EXERCISE INPUTS:
- - - - - - -

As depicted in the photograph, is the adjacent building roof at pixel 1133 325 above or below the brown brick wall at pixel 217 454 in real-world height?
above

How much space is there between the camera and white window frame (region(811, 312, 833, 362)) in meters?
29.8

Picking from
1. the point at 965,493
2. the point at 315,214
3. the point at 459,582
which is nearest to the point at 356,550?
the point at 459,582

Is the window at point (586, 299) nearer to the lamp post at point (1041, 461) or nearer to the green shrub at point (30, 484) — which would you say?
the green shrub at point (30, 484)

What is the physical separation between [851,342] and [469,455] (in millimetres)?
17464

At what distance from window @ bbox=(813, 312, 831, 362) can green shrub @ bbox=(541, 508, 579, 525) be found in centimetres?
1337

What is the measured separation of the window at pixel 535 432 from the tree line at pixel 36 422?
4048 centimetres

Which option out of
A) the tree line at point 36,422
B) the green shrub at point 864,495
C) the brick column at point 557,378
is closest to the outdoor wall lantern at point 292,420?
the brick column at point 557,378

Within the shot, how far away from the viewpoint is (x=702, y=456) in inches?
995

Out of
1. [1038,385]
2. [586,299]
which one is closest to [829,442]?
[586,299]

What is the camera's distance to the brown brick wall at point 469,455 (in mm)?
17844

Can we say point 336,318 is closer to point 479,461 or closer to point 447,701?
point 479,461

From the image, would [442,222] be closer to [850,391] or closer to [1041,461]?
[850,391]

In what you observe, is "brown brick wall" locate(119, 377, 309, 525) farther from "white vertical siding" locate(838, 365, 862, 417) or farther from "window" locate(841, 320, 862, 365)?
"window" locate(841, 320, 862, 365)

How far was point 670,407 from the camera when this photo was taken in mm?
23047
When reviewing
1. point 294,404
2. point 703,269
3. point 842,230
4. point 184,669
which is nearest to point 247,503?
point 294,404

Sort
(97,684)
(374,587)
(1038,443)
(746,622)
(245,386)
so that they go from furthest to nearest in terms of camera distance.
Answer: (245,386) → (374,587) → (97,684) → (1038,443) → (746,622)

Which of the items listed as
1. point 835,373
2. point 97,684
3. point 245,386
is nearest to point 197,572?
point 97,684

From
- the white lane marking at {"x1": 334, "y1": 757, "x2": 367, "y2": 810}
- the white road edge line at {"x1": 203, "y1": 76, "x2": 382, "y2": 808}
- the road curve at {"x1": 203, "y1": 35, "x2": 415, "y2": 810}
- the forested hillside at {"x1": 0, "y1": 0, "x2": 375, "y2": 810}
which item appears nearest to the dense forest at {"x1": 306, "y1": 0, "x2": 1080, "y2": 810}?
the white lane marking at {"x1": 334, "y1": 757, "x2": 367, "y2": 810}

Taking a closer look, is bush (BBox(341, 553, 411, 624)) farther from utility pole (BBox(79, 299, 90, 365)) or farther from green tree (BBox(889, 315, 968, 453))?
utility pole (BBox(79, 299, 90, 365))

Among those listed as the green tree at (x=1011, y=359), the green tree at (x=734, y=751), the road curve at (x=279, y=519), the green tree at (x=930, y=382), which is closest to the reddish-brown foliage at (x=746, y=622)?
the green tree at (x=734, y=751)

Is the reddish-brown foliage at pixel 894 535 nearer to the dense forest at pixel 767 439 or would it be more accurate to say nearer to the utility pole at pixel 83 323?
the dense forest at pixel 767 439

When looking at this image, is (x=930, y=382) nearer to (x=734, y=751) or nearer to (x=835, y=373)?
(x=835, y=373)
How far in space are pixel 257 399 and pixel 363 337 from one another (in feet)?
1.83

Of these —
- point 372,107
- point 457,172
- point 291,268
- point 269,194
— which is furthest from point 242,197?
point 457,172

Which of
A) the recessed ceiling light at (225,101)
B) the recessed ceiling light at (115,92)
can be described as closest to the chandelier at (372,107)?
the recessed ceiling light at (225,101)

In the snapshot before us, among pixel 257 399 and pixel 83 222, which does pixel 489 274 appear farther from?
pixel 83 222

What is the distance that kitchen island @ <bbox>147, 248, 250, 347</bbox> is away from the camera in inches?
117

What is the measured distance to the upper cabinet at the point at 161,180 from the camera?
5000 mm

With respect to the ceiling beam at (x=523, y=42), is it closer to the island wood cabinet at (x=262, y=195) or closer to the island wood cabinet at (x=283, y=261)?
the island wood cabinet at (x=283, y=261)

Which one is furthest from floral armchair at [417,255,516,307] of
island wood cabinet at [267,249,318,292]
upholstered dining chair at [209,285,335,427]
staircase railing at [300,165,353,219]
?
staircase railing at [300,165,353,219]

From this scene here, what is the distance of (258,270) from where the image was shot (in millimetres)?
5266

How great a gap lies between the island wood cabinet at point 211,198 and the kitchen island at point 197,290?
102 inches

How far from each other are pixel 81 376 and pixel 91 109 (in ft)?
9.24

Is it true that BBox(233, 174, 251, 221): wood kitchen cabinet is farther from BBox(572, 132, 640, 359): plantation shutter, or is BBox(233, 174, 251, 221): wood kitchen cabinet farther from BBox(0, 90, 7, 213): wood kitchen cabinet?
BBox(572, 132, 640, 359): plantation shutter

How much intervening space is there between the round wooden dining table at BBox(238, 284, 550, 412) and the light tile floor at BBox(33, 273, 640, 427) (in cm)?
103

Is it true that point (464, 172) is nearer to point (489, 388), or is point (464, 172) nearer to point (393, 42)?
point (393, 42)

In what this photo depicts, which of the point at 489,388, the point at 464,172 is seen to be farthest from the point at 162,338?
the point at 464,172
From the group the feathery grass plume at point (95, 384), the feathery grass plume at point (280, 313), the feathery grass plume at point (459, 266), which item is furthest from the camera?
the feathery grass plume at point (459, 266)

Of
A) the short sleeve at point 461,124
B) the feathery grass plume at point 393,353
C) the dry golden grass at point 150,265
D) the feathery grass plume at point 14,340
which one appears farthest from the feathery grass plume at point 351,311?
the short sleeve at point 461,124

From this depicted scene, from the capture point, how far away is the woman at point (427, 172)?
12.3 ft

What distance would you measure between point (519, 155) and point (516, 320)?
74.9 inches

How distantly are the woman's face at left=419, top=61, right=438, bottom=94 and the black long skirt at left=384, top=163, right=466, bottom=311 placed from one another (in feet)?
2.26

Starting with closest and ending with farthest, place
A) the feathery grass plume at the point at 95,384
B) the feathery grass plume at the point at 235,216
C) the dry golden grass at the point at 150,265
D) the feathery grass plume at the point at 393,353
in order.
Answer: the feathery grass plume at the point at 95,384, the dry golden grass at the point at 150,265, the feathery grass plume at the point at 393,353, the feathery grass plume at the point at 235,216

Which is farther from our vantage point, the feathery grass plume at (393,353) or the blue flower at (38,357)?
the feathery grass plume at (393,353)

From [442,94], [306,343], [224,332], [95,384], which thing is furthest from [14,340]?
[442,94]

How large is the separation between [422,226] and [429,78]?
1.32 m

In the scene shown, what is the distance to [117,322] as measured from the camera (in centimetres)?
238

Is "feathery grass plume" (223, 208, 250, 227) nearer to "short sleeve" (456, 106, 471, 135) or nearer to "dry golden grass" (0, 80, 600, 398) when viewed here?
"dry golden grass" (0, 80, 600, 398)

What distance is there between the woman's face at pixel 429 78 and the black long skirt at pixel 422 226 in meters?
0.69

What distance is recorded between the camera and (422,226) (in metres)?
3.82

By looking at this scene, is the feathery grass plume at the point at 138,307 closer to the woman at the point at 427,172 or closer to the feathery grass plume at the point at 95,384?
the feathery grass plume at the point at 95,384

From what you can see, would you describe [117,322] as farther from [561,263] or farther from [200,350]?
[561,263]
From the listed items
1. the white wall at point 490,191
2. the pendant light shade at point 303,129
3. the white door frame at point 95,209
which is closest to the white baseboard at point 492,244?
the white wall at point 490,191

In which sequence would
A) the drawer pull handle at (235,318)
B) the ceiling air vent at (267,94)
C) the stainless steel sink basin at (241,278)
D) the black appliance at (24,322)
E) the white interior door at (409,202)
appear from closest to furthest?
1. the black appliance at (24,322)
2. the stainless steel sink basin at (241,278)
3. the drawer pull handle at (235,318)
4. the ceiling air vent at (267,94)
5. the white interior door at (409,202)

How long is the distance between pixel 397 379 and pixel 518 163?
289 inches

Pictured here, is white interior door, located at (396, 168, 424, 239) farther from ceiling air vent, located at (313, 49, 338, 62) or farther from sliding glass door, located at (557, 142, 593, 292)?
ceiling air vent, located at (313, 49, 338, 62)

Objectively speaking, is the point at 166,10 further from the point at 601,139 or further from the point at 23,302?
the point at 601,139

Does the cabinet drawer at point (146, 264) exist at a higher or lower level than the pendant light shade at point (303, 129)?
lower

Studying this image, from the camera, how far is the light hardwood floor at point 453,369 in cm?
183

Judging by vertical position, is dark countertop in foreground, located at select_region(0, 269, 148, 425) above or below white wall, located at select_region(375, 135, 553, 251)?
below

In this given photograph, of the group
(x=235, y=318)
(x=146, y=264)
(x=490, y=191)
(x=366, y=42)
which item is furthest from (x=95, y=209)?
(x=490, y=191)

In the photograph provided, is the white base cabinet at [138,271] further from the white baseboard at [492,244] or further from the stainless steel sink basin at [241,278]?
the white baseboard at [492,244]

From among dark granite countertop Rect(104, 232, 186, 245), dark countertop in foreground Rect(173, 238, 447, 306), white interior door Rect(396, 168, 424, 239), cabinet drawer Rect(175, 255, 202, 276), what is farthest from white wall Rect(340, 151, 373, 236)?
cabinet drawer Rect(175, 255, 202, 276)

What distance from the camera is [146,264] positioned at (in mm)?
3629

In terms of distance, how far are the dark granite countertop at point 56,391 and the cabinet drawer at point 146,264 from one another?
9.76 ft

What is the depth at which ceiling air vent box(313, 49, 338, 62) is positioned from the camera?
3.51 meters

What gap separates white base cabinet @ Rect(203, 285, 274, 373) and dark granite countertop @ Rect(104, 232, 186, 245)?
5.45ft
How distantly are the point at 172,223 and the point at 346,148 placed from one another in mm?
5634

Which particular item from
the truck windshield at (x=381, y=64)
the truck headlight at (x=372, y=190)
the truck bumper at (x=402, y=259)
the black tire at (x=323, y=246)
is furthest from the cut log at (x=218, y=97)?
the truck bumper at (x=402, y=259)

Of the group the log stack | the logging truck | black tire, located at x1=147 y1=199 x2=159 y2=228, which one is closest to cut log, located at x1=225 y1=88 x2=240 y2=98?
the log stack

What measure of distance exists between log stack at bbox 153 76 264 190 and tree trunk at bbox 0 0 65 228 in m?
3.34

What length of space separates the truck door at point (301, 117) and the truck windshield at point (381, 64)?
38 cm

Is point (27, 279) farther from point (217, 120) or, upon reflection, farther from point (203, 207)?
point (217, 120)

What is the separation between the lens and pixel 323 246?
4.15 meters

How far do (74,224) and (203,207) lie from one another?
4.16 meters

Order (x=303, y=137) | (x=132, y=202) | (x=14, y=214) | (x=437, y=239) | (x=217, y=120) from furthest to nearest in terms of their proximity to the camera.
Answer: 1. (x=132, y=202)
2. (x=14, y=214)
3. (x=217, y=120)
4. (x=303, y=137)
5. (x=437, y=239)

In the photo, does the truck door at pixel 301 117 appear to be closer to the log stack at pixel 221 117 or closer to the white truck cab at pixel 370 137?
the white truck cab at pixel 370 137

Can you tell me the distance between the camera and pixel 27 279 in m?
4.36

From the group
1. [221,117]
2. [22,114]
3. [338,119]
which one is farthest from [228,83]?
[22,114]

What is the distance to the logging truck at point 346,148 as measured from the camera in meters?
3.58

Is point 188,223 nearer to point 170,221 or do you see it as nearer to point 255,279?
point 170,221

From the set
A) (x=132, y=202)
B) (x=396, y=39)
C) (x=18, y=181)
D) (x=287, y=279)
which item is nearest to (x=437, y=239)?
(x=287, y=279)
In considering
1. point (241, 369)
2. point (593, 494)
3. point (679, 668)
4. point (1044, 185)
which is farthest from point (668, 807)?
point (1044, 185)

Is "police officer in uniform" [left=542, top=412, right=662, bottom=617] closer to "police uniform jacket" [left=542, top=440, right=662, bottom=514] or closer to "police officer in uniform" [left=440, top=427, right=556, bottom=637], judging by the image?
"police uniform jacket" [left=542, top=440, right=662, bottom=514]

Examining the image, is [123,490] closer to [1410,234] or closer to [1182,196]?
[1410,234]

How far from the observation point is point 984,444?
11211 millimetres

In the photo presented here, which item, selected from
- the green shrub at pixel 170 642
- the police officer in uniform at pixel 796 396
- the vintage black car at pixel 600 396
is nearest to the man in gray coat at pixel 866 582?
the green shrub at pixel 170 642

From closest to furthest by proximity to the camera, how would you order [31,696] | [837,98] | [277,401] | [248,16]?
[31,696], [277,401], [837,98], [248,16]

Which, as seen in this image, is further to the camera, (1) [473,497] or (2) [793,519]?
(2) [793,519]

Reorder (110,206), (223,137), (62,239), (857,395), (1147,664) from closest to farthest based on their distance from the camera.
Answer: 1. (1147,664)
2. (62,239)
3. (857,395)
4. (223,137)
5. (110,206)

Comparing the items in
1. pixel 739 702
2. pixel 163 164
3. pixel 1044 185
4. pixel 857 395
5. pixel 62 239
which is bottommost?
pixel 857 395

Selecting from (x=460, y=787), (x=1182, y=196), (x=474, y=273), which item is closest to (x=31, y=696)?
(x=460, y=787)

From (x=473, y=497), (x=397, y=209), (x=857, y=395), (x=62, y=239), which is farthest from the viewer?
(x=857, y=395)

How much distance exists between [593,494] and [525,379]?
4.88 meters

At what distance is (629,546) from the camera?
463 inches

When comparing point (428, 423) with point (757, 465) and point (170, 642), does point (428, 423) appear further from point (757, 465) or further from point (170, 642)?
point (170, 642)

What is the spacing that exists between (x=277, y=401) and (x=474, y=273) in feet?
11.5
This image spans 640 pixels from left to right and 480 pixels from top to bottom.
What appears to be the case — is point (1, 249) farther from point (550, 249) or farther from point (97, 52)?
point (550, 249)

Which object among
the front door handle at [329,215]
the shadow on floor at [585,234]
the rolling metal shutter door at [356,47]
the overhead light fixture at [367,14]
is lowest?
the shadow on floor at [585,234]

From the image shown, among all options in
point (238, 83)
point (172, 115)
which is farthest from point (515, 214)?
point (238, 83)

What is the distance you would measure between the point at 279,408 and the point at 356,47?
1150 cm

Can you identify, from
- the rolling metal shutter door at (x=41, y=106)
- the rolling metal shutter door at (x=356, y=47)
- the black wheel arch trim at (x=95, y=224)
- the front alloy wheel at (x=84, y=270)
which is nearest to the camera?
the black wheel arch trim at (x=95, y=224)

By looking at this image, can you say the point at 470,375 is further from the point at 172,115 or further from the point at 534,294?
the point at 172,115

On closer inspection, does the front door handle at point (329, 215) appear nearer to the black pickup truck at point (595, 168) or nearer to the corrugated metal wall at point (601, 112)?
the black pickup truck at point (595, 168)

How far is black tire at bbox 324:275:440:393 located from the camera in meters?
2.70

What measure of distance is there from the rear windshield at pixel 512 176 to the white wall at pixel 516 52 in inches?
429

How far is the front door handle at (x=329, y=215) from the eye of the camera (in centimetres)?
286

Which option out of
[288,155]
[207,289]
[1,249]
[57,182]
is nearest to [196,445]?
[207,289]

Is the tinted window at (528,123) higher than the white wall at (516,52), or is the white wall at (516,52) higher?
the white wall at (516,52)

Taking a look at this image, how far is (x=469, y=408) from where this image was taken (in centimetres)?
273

- - - - - - -

AIM: Write out the lines, without changes, starting at the line containing "How far is black" and ending at the end of the records.

FULL RESPONSE:
How far is black tire at bbox 324:275:440:393 located from the camera in meters?
2.70

What measure of distance is there from the rear windshield at pixel 512 176 to the white wall at pixel 516 52 in inches?
429

How far is the front door handle at (x=329, y=215) from the eye of the camera (in centimetres)?
286

Which option out of
[288,155]
[207,289]
[1,249]
[57,182]
is nearest to [196,445]?
[207,289]

Is the tinted window at (528,123) higher than the white wall at (516,52), or is the white wall at (516,52) higher?
the white wall at (516,52)

Taking a look at this image, how far is (x=469, y=408) from where this image was taken (in centimetres)?
273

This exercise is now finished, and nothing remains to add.